The Maritime Union of Australia (MUA) has branded the Australian Mines & Metals Association (AMMA) undemocratic in its opposition to industrial action planned for next week.
This week, the MUA gave marine services company Tidewater seven days notice of its intention to take 48 hours of protected industrial action. The action had been approved by the Fair Work Commission on the basis that a secret ballot of MUA members had 100 per cent support for industrial action.
Tidewater is one of 22 vessel operators which worked on the construction of projects like Chevron’s Gorgon and Wheatstone LNG projects.
AMMA has lodged an application with the Fair Work Commission to prevent the stoppage going ahead.

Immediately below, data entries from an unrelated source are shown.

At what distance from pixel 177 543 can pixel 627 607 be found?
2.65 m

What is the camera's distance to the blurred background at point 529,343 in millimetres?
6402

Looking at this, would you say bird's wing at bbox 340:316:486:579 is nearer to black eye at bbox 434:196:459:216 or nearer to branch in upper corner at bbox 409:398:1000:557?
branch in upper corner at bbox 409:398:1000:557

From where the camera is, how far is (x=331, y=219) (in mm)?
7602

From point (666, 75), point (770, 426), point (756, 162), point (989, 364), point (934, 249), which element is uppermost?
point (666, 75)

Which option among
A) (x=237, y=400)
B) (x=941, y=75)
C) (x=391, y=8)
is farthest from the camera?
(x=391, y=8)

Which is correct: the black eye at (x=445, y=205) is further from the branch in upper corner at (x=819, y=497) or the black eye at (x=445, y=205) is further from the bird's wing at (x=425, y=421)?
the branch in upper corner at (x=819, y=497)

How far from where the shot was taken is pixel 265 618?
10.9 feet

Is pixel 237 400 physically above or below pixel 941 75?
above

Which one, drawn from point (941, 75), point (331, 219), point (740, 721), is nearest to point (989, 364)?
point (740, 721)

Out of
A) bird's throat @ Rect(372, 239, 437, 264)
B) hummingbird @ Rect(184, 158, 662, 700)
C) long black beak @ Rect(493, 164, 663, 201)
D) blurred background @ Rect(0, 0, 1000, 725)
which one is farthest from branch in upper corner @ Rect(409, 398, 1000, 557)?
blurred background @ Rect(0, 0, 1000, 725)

MUA WA Assistant Secretary Will Tracey said AMMA was ignoring the unanimous view of workers.
“Given the working conditions of workers in the offshore oil and gas industry, it is no surprise that a secret ballot of Tidewater workers saw 100 per cent of them vote for industrial action,” Mr Tracey said.
“Maritime workers in the offshore oil and gas industry work six swings of 28 days straight, in dangerous and extreme conditions.
“This equates to 2,016 hours each year, or almost 54 weeks of a standard 37.5 hour week, such as AMMA staff might work in their office.
“Making this worse, offshore oil and gas workers don’t get to see their families for a month at a time, missing important events, with significant impacts on their relationships and mental health.
“AMMA’s application to prevent industrial action ignores the democratic will of the workforce and the huge sacrifice these workers and their families make to build projects for companies like Chevron.”
Mr Tracey said the offshore oil and gas industry could afford to pay its workers well, with BIS Shrapnel research showing that less than one per cent of the cost of building projects like Gorgon was attributable to maritime wages.
He said the MUA would vigourously contest AMMA’s application and would continue to campaign until Tidewater agreed to a new EBA, which committed to jobs for fully qualified local workers, fair wages and family friendly rosters.
The two parties will attend a hearing in the Fair Work Commission on Monday.